STATED GOAL:
Render the entries below as a Markdown table with the columns Row and Line. Begin at the line that contains "(x=123, y=124) instead?" and continue through the last line of the entries, numbering each line and leaving out blank ones.
## start MATERIAL SHOWN
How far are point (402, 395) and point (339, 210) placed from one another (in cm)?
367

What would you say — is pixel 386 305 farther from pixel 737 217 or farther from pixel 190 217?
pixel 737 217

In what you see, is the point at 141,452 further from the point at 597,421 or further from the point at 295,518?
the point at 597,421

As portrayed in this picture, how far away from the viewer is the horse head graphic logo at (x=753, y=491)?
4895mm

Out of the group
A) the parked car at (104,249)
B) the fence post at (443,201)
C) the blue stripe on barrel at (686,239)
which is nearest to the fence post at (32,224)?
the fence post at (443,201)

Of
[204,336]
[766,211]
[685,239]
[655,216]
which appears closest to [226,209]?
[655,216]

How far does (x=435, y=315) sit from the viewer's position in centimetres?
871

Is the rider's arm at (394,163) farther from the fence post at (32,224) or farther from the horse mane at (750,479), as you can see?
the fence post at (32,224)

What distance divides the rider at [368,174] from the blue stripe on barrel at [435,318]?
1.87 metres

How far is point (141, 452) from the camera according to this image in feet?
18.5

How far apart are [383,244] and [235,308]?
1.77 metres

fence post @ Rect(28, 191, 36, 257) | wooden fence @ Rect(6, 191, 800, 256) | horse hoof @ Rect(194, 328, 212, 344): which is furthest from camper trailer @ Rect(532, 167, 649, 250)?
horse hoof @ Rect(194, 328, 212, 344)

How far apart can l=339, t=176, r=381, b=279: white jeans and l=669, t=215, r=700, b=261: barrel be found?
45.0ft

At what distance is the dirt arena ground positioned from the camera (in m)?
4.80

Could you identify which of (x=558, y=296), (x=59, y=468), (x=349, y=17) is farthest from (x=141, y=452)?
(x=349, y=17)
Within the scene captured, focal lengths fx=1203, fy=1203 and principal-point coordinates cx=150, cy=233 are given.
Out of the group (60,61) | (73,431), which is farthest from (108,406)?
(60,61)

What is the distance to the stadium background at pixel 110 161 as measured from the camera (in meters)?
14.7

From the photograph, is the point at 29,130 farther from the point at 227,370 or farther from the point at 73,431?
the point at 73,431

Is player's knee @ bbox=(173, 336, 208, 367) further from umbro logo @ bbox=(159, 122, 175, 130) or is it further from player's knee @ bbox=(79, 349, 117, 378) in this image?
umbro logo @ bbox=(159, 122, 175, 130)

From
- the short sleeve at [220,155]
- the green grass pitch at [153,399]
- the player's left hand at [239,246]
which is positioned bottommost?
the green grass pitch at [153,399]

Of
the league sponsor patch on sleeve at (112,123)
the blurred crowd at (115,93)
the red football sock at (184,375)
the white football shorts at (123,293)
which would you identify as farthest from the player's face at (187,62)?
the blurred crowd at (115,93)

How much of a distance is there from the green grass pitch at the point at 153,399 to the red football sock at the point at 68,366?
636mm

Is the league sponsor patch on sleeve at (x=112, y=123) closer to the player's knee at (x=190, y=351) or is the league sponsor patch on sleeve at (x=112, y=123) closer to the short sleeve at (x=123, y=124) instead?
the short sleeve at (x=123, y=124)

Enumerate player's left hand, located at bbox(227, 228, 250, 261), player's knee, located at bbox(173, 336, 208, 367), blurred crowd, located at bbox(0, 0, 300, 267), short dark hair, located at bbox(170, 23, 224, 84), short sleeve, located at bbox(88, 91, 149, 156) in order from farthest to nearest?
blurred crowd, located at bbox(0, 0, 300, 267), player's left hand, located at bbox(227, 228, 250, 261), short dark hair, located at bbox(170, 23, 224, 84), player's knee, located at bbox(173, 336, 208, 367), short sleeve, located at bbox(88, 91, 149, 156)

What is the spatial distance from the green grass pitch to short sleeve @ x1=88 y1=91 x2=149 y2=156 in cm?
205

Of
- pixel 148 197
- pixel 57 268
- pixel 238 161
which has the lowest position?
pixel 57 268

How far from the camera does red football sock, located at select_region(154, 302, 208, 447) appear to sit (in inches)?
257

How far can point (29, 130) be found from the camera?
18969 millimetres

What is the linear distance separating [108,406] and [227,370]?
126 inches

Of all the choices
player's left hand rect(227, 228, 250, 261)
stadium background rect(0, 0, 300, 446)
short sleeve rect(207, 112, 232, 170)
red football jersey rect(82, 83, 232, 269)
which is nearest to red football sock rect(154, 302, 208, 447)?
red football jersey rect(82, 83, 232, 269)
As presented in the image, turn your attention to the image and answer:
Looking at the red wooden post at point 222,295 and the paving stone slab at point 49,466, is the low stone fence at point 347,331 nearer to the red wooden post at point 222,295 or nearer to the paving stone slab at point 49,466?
## end MATERIAL SHOWN
EXERCISE SOLUTION:
| Row | Line |
|---|---|
| 1 | Is the league sponsor patch on sleeve at (x=112, y=123) closer to the player's knee at (x=190, y=351) or is the league sponsor patch on sleeve at (x=112, y=123) closer to the short sleeve at (x=123, y=124) instead? |
| 2 | the short sleeve at (x=123, y=124) |
| 3 | Enumerate player's left hand, located at bbox(227, 228, 250, 261), player's knee, located at bbox(173, 336, 208, 367), blurred crowd, located at bbox(0, 0, 300, 267), short dark hair, located at bbox(170, 23, 224, 84), short sleeve, located at bbox(88, 91, 149, 156) in order from farthest to nearest? |
| 4 | blurred crowd, located at bbox(0, 0, 300, 267), player's left hand, located at bbox(227, 228, 250, 261), short dark hair, located at bbox(170, 23, 224, 84), player's knee, located at bbox(173, 336, 208, 367), short sleeve, located at bbox(88, 91, 149, 156) |
| 5 | What is the spatial distance from the green grass pitch to short sleeve @ x1=88 y1=91 x2=149 y2=156 in cm? |
| 6 | 205 |
| 7 | Of |
| 8 | - pixel 148 197 |
| 9 | - pixel 57 268 |
| 10 | - pixel 238 161 |
| 11 | which has the lowest position? |
| 12 | pixel 57 268 |
| 13 | How far from the camera does red football sock, located at select_region(154, 302, 208, 447) appear to sit (in inches)? |
| 14 | 257 |
| 15 | How far can point (29, 130) be found from the camera? |
| 16 | 18969 millimetres |
| 17 | What is the linear distance separating [108,406] and [227,370]? |
| 18 | 126 inches |
| 19 | Of all the choices |
| 20 | player's left hand rect(227, 228, 250, 261) |
| 21 | stadium background rect(0, 0, 300, 446) |
| 22 | short sleeve rect(207, 112, 232, 170) |
| 23 | red football jersey rect(82, 83, 232, 269) |
| 24 | which is nearest to red football sock rect(154, 302, 208, 447)? |
| 25 | red football jersey rect(82, 83, 232, 269) |
| 26 | As presented in the image, turn your attention to the image and answer: |
| 27 | Looking at the red wooden post at point 222,295 and the paving stone slab at point 49,466, is the low stone fence at point 347,331 nearer to the red wooden post at point 222,295 or nearer to the paving stone slab at point 49,466? |